Pontificado discreto e centrado na Doutrina Social
No Vaticano, observadores destacam o comportamento reservado de Leão XIV. Ele prefere textos preparados ao improviso, evita pronunciamentos ruidosos e demonstra preocupação explícita com a unidade interna da Igreja. Fontes próximas confirmam que o papa valoriza a defesa da vida e da família, mas, ao mesmo tempo, conecta esses pilares a questões sociais. Foi nessa lógica que ele escolheu o nome Leão – homenagem ao pontífice que, em 1891, lançou a encíclica Rerum Novarum, marco da Doutrina Social da Igreja.
Até agora, porém, não houve viagem internacional do papa – uma lacuna que deve ser preenchida nas próximas semanas com visitas à Turquia e ao Líbano. Fora isso, o pontificado já ofereceu documentos importantes, como a exortação apostólica Dilexi te, na qual Leão XIV alerta para “excessos de um livre-mercado desregulado”, defende a dignidade do trabalhador e repete a condenação católica histórica ao socialismo.

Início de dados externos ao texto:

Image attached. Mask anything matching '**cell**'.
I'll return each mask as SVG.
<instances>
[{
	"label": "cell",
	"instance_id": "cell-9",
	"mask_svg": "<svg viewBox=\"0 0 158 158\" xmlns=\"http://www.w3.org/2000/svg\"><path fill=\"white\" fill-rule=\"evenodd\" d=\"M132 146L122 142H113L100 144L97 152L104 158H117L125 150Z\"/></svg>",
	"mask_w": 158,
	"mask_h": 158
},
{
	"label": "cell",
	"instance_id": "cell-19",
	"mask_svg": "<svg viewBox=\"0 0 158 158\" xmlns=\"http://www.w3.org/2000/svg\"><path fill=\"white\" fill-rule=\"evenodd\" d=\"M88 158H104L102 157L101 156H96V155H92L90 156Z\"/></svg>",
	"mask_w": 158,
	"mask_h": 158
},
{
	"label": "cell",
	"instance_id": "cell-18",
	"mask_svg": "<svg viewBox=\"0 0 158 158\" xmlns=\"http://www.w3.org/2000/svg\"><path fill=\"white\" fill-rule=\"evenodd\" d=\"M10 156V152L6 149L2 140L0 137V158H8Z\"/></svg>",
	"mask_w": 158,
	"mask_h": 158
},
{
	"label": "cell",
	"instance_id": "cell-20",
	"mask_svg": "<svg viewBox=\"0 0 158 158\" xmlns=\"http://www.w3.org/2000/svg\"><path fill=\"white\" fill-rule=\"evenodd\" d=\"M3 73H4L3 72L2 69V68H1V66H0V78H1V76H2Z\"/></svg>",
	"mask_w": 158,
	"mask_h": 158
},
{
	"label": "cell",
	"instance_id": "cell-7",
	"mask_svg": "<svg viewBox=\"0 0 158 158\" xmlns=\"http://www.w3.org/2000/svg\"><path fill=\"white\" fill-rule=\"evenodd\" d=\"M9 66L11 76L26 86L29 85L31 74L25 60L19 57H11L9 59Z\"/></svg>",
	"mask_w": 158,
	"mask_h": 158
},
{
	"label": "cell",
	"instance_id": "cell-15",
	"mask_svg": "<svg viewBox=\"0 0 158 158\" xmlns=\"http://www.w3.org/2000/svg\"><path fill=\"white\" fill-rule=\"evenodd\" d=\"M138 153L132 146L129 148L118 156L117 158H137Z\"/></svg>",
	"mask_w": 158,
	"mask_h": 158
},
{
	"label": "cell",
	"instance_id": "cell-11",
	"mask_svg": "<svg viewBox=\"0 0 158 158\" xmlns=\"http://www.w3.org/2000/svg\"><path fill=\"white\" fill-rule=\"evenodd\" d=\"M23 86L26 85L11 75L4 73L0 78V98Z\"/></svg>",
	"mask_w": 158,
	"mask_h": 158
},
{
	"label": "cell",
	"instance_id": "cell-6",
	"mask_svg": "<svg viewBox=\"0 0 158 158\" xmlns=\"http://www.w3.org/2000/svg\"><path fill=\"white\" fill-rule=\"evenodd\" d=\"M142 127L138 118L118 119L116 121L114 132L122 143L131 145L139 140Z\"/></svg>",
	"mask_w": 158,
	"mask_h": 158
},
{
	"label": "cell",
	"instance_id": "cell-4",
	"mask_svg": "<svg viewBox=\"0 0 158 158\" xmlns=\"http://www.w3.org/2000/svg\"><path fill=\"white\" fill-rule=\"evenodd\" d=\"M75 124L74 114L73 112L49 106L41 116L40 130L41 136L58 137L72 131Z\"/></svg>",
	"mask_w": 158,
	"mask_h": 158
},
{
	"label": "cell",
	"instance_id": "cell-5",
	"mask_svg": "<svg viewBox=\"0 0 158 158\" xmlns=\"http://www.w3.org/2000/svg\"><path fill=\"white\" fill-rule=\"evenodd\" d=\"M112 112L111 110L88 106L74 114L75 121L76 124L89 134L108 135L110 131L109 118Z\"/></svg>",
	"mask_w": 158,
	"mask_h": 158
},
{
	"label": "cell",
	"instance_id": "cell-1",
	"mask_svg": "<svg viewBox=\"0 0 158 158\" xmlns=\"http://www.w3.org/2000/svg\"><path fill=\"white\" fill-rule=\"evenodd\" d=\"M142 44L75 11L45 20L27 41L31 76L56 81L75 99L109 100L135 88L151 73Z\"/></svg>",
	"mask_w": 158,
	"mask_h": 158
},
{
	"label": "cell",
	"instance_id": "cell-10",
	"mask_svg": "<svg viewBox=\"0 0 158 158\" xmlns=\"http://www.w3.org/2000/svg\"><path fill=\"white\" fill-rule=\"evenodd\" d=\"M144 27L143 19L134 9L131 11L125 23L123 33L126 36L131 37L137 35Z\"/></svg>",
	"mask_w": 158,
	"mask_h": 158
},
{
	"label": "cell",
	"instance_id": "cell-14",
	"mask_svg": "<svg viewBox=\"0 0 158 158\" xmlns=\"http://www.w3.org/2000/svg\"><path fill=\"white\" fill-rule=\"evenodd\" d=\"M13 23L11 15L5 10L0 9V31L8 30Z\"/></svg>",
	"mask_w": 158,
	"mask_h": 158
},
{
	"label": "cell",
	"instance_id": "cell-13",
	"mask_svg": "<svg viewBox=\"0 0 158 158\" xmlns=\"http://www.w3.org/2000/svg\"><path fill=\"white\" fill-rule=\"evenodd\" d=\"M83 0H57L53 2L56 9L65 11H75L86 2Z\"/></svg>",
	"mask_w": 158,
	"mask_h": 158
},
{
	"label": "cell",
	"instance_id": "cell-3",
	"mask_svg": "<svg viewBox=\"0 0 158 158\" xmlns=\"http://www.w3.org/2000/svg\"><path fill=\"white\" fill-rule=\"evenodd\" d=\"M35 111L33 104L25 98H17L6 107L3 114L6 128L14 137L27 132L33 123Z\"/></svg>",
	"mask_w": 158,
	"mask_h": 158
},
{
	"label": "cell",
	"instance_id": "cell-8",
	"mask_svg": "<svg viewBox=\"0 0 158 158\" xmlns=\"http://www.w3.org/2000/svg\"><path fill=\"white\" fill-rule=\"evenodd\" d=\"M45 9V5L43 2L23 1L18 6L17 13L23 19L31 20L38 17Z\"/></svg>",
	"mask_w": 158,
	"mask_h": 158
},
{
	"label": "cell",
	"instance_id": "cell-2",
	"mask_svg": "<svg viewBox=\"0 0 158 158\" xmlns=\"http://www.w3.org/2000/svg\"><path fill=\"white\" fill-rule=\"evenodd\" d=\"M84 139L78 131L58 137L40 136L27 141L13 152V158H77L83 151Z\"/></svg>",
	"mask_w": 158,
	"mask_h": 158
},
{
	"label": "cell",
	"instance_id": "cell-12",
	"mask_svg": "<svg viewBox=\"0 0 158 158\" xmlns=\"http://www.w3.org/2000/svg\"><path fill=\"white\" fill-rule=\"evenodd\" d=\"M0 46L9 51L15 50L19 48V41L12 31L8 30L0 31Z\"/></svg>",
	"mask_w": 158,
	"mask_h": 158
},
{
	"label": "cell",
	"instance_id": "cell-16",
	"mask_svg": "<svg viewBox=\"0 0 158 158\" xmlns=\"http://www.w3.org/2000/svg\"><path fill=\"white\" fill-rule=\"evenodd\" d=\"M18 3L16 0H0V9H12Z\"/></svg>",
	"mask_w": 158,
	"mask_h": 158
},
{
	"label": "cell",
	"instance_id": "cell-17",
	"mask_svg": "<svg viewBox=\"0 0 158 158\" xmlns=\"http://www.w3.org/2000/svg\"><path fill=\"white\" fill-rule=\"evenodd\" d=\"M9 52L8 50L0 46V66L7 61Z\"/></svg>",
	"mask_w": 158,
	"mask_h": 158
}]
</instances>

Resistência entre fiéis alinhados a Trump
Apesar do claro perfil doutrinal conservador, parte da base católica republicana recebe o novo bispo de Roma com desconfiança. A revista The Economist ouviu nomes ligados ao podcast War Room, de Steve Bannon, para quem o papa seria “mais perigoso” que Francisco por agir “com sutileza”. A crítica principal mira três pontos:
- postura contrária à separação de famílias de imigrantes ilegais detidas na fronteira;
- continuidade da agenda ambiental inaugurada pela encíclica Laudato Si’;
- equiparação moral, em discursos recentes, entre aborto, pena de morte e tratamentos desumanos a estrangeiros.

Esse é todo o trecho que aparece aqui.